I-DBPs were more genotoxic and cytotoxic than their chlorinated and brominated analogues (Richardson et al. 2008), while iodinated phenolic DBPs were more toxic than iodinated aliphatic DBPs (Hu et al. 2018, Liu and Zhang 2014, Pan et al. 2016b). Cytotoxicity of 2,4,6-triiodophenol to human hepatoma cells HepG2 was 10.7 times higher than that of triiodomethane (TIM) (Hu et al. 2018). Developmental toxicity of iodinated phenolic DBPs to embryos of a polychaete P. dumerilii was 50 - 200 times higher than that of iodinated aliphatic DBPs (Pan et al. 2016b). Toxicity of 2,4,6-triiodophenol and 4-iodophenol to a marine alga was as much as 76.3 and 16.2 times higher than that of iodoacetic acid, respectively (Liu and Zhang 2014). Since the detection frequency of iodinated phenolic DBPs increased in tap water and wastewater, finding methods to eliminate their toxicity is important.

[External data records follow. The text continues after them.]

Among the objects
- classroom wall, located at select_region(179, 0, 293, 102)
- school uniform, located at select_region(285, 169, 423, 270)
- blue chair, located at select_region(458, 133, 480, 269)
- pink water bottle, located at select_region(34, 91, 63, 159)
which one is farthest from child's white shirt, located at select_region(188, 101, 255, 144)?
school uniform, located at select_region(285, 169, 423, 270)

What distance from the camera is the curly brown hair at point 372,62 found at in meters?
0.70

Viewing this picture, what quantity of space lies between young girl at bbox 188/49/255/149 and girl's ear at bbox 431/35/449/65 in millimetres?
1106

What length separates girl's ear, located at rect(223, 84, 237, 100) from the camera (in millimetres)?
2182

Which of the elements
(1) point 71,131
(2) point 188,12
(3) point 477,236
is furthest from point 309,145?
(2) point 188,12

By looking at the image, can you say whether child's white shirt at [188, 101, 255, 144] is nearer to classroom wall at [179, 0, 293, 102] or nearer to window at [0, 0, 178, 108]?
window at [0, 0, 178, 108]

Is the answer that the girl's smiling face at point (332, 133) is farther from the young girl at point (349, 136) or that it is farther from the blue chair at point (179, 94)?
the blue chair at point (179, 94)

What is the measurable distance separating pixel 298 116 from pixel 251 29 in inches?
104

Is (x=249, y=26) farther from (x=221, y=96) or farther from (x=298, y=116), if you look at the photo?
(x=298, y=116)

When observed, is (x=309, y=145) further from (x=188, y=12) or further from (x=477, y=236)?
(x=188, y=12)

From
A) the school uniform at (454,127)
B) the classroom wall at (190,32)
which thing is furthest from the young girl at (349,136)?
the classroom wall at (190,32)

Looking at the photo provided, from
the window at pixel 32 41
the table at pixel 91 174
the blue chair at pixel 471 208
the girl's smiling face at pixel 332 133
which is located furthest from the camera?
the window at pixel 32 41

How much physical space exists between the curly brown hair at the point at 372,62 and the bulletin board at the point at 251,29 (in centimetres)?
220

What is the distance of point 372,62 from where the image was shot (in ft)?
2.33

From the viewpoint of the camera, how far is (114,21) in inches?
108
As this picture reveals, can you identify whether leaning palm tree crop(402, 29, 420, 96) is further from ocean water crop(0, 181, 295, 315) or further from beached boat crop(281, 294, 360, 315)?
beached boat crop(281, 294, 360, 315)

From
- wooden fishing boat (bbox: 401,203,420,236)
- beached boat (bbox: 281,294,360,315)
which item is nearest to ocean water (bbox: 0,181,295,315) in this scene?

Previous studies reported the transformation of brominated and chlorinated phenolic DBPs during chlorination and the transformation of iodinated phenolic DBPs during chloramination (Gong et al. 2017, Hu et al. 2018, Jiang et al. 2020, Jiang et al. 2017, Nunez-Gaytan et al. 2010, Zhai and Zhang 2011). Chlorinated and brominated phenolic DBPs formed in the chlorination of source water and these phenolic DBPs acted as intermediate compounds to further react with HOCl to generate trihalomethanes and haloacetic acids (Jiang et al. 2020, Jiang et al. 2017, Nunez-Gaytan et al. 2010, Zhai and Zhang 2011). In order to control the formation of regulated DBPs, chloramine was used as disinfectant instead of HOCl. However, study reported that 2,4,6-triiodophenol was finally converted into iodinated aliphatic DBPs during chloramination treatment, and cytotoxicity of the water sample increased significantly after chloramination (Hu et al. 2018). In the chlorination of wastewater and source water, iodinated phenolic DBPs were often detected. So far, transformation of iodinated phenolic DBPs during chlorination including products, reaction pathways and the variation of toxicity had not been revealed. Exploring the underlying mechanism could provide useful information for optimizing chlorine disinfection and controlling its negative impacts. 2,4,6-Triiodophenol was one of the most frequently detected iodinated phenolic DBPs and 2-iodophenol and 4-iodophenol may experience electrophilic substitution by active iodine (HOI) to be converted into 2,4-diiodophenol and 2,4,6-triiodophenol. Meanwhile, 2-iodophenol and 4-iodophenol were also frequently detected iodinated phenolic DBPs (Gong et al. 2017, Liberatore et al. 2017). Herein, 2-iodophenol, 4-iodophenol and 2,4,6-triiodophenol were selected as model compounds to study their transformation mechanism in the reaction with HOCl in terms of reaction kinetics, transformation pathways, and variation of acute toxicity.